真っ白だった布には、無残な泥汚れがべったりとついている。
「明日が待ちきれなくて、つい取り出して羽織ってみたの。風で飛んで庭に落ちて――」
ジュディさんは泣き崩れた。泥の汚れは落ちにくい。どんなに頑張っても花嫁衣裳として輝くほどの白さは取り戻せない。
奥さんは険しい顔で奥の部屋に駆け込んで行った。奥さんはきっと代わりになる布を探しているはず。
ジュディさんは明日と言った。私は記憶の中から、作業時間が掛らない割には布を華やかに飾れそうな図案を選び出す。手持ちの糸を頭に浮かべる。

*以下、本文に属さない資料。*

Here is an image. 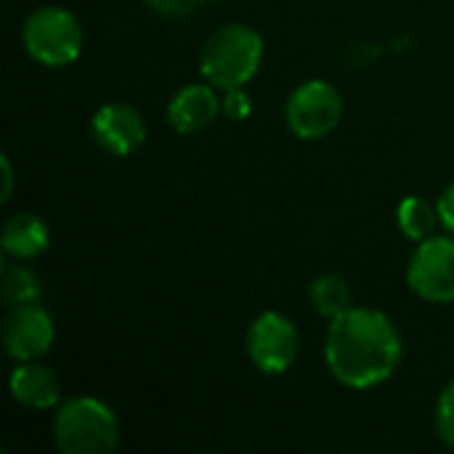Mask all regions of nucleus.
I'll use <instances>...</instances> for the list:
<instances>
[{
	"label": "nucleus",
	"instance_id": "5",
	"mask_svg": "<svg viewBox=\"0 0 454 454\" xmlns=\"http://www.w3.org/2000/svg\"><path fill=\"white\" fill-rule=\"evenodd\" d=\"M285 120L301 141H319L340 125L343 96L327 80H309L290 93Z\"/></svg>",
	"mask_w": 454,
	"mask_h": 454
},
{
	"label": "nucleus",
	"instance_id": "6",
	"mask_svg": "<svg viewBox=\"0 0 454 454\" xmlns=\"http://www.w3.org/2000/svg\"><path fill=\"white\" fill-rule=\"evenodd\" d=\"M245 348L263 375H285L301 354V335L290 317L279 311L258 314L245 335Z\"/></svg>",
	"mask_w": 454,
	"mask_h": 454
},
{
	"label": "nucleus",
	"instance_id": "4",
	"mask_svg": "<svg viewBox=\"0 0 454 454\" xmlns=\"http://www.w3.org/2000/svg\"><path fill=\"white\" fill-rule=\"evenodd\" d=\"M21 43L29 59L56 69L77 61L85 35L80 19L72 11L61 5H40L27 16L21 27Z\"/></svg>",
	"mask_w": 454,
	"mask_h": 454
},
{
	"label": "nucleus",
	"instance_id": "7",
	"mask_svg": "<svg viewBox=\"0 0 454 454\" xmlns=\"http://www.w3.org/2000/svg\"><path fill=\"white\" fill-rule=\"evenodd\" d=\"M407 285L428 303H454V237L418 242L407 263Z\"/></svg>",
	"mask_w": 454,
	"mask_h": 454
},
{
	"label": "nucleus",
	"instance_id": "13",
	"mask_svg": "<svg viewBox=\"0 0 454 454\" xmlns=\"http://www.w3.org/2000/svg\"><path fill=\"white\" fill-rule=\"evenodd\" d=\"M396 223H399V231L407 239L423 242V239L434 237L436 223H442V221H439V210L426 197L410 194L396 207Z\"/></svg>",
	"mask_w": 454,
	"mask_h": 454
},
{
	"label": "nucleus",
	"instance_id": "8",
	"mask_svg": "<svg viewBox=\"0 0 454 454\" xmlns=\"http://www.w3.org/2000/svg\"><path fill=\"white\" fill-rule=\"evenodd\" d=\"M3 348L11 359L16 362H37L40 356H45L56 340V325L53 317L40 306H16L8 311L3 330Z\"/></svg>",
	"mask_w": 454,
	"mask_h": 454
},
{
	"label": "nucleus",
	"instance_id": "3",
	"mask_svg": "<svg viewBox=\"0 0 454 454\" xmlns=\"http://www.w3.org/2000/svg\"><path fill=\"white\" fill-rule=\"evenodd\" d=\"M53 442L61 454H112L120 447V420L109 404L74 396L56 407Z\"/></svg>",
	"mask_w": 454,
	"mask_h": 454
},
{
	"label": "nucleus",
	"instance_id": "2",
	"mask_svg": "<svg viewBox=\"0 0 454 454\" xmlns=\"http://www.w3.org/2000/svg\"><path fill=\"white\" fill-rule=\"evenodd\" d=\"M263 37L250 24H223L218 27L200 51V72L218 90L245 88L263 64Z\"/></svg>",
	"mask_w": 454,
	"mask_h": 454
},
{
	"label": "nucleus",
	"instance_id": "10",
	"mask_svg": "<svg viewBox=\"0 0 454 454\" xmlns=\"http://www.w3.org/2000/svg\"><path fill=\"white\" fill-rule=\"evenodd\" d=\"M215 90L218 88L210 85L207 80L205 82H189V85L178 88L176 96L168 101V109H165L168 125L181 136H192V133H200L207 125H213V120L223 109Z\"/></svg>",
	"mask_w": 454,
	"mask_h": 454
},
{
	"label": "nucleus",
	"instance_id": "18",
	"mask_svg": "<svg viewBox=\"0 0 454 454\" xmlns=\"http://www.w3.org/2000/svg\"><path fill=\"white\" fill-rule=\"evenodd\" d=\"M207 0H146V5L160 13V16H168V19H181V16H189L194 13L200 5H205Z\"/></svg>",
	"mask_w": 454,
	"mask_h": 454
},
{
	"label": "nucleus",
	"instance_id": "21",
	"mask_svg": "<svg viewBox=\"0 0 454 454\" xmlns=\"http://www.w3.org/2000/svg\"><path fill=\"white\" fill-rule=\"evenodd\" d=\"M207 3H218V0H207Z\"/></svg>",
	"mask_w": 454,
	"mask_h": 454
},
{
	"label": "nucleus",
	"instance_id": "9",
	"mask_svg": "<svg viewBox=\"0 0 454 454\" xmlns=\"http://www.w3.org/2000/svg\"><path fill=\"white\" fill-rule=\"evenodd\" d=\"M93 141L112 157H128L138 152L146 141V122L141 112L130 104L112 101L93 112L90 117Z\"/></svg>",
	"mask_w": 454,
	"mask_h": 454
},
{
	"label": "nucleus",
	"instance_id": "20",
	"mask_svg": "<svg viewBox=\"0 0 454 454\" xmlns=\"http://www.w3.org/2000/svg\"><path fill=\"white\" fill-rule=\"evenodd\" d=\"M0 165H3V194H0V202H8L11 194H13V165H11V160L5 154L0 157Z\"/></svg>",
	"mask_w": 454,
	"mask_h": 454
},
{
	"label": "nucleus",
	"instance_id": "19",
	"mask_svg": "<svg viewBox=\"0 0 454 454\" xmlns=\"http://www.w3.org/2000/svg\"><path fill=\"white\" fill-rule=\"evenodd\" d=\"M436 210H439L442 226L454 234V181L442 192V197H439V202H436Z\"/></svg>",
	"mask_w": 454,
	"mask_h": 454
},
{
	"label": "nucleus",
	"instance_id": "12",
	"mask_svg": "<svg viewBox=\"0 0 454 454\" xmlns=\"http://www.w3.org/2000/svg\"><path fill=\"white\" fill-rule=\"evenodd\" d=\"M51 231L45 221L35 213H16L5 221L0 231V247L13 261H35L48 250Z\"/></svg>",
	"mask_w": 454,
	"mask_h": 454
},
{
	"label": "nucleus",
	"instance_id": "17",
	"mask_svg": "<svg viewBox=\"0 0 454 454\" xmlns=\"http://www.w3.org/2000/svg\"><path fill=\"white\" fill-rule=\"evenodd\" d=\"M226 96L221 98V106H223V114L229 120H247L250 112H253V101L250 96L245 93V88H234V90H223Z\"/></svg>",
	"mask_w": 454,
	"mask_h": 454
},
{
	"label": "nucleus",
	"instance_id": "1",
	"mask_svg": "<svg viewBox=\"0 0 454 454\" xmlns=\"http://www.w3.org/2000/svg\"><path fill=\"white\" fill-rule=\"evenodd\" d=\"M402 356V333L383 311L351 306L330 319L325 359L333 378L346 388L367 391L386 383L399 370Z\"/></svg>",
	"mask_w": 454,
	"mask_h": 454
},
{
	"label": "nucleus",
	"instance_id": "11",
	"mask_svg": "<svg viewBox=\"0 0 454 454\" xmlns=\"http://www.w3.org/2000/svg\"><path fill=\"white\" fill-rule=\"evenodd\" d=\"M8 391L16 404L35 412L56 410L61 404V383L56 372L40 362H19L8 378Z\"/></svg>",
	"mask_w": 454,
	"mask_h": 454
},
{
	"label": "nucleus",
	"instance_id": "15",
	"mask_svg": "<svg viewBox=\"0 0 454 454\" xmlns=\"http://www.w3.org/2000/svg\"><path fill=\"white\" fill-rule=\"evenodd\" d=\"M0 295L8 309L32 306V303L43 301V282L32 269L24 266V261H19L13 266H5L3 282H0Z\"/></svg>",
	"mask_w": 454,
	"mask_h": 454
},
{
	"label": "nucleus",
	"instance_id": "16",
	"mask_svg": "<svg viewBox=\"0 0 454 454\" xmlns=\"http://www.w3.org/2000/svg\"><path fill=\"white\" fill-rule=\"evenodd\" d=\"M436 434L442 439V444H447L454 450V380L442 391L439 402H436Z\"/></svg>",
	"mask_w": 454,
	"mask_h": 454
},
{
	"label": "nucleus",
	"instance_id": "14",
	"mask_svg": "<svg viewBox=\"0 0 454 454\" xmlns=\"http://www.w3.org/2000/svg\"><path fill=\"white\" fill-rule=\"evenodd\" d=\"M309 298L319 317L335 319L351 309V285L340 274H319L309 285Z\"/></svg>",
	"mask_w": 454,
	"mask_h": 454
}]
</instances>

「ジュディさん、婚礼場所はどこ? ここを何時に発つ予定?」
ジュディさんが、はっとした顔をして私にすがりつく。
「もしかして、発つまでに何とかしてくれるの?」
「きっと奥さんは布を用意してくれるはずよ。私は、あなたの出発までに出来るだけ華やかな刺繍をする。だから発つ時間を教えてくれる?」
ジュディさんは、ここから少し離れた町の名を言った。そこの神殿での式に間に合うよう、もう少ししたら発つ予定だったという。
「でも、直前に駆け込めれば大丈夫だから⋯⋯今夜中に発てば間に合うと思う」
「あったよ! 今すぐ大きさを整えて端を処理するから」
奥さんが真っ白な布を持ち裁断台に向かった。
(今はまだお昼を回ったくらいよね⋯⋯何とか出来そう)
「ジュディさん、待っててね。あなたの花嫁衣裳に合う、素敵な刺繍をするから。ほら、早く涙を止めないと式の時に顔が腫れてしまうわ」
頷くジュディさんにハンカチを手渡すと、少しだけ微笑んでくれた。
私は大急ぎで仕上げてもらった布を奥さんから受け取ると、ヨーナを急かして走って家に戻った。
「ヨーナ、お願い。さっきのお姉さんに、素敵なお嫁さんになって欲しいの。私が刺繍をしている間、一人で大人しく出来る?」
ヨーナも、大泣きしていたジュディさんを心配していたようで、緊張した顔をして頷いた。
「ご本読んで待ってる」
「ありがとう」
私は仕事用の部屋に籠ると、集中して作業を始めた。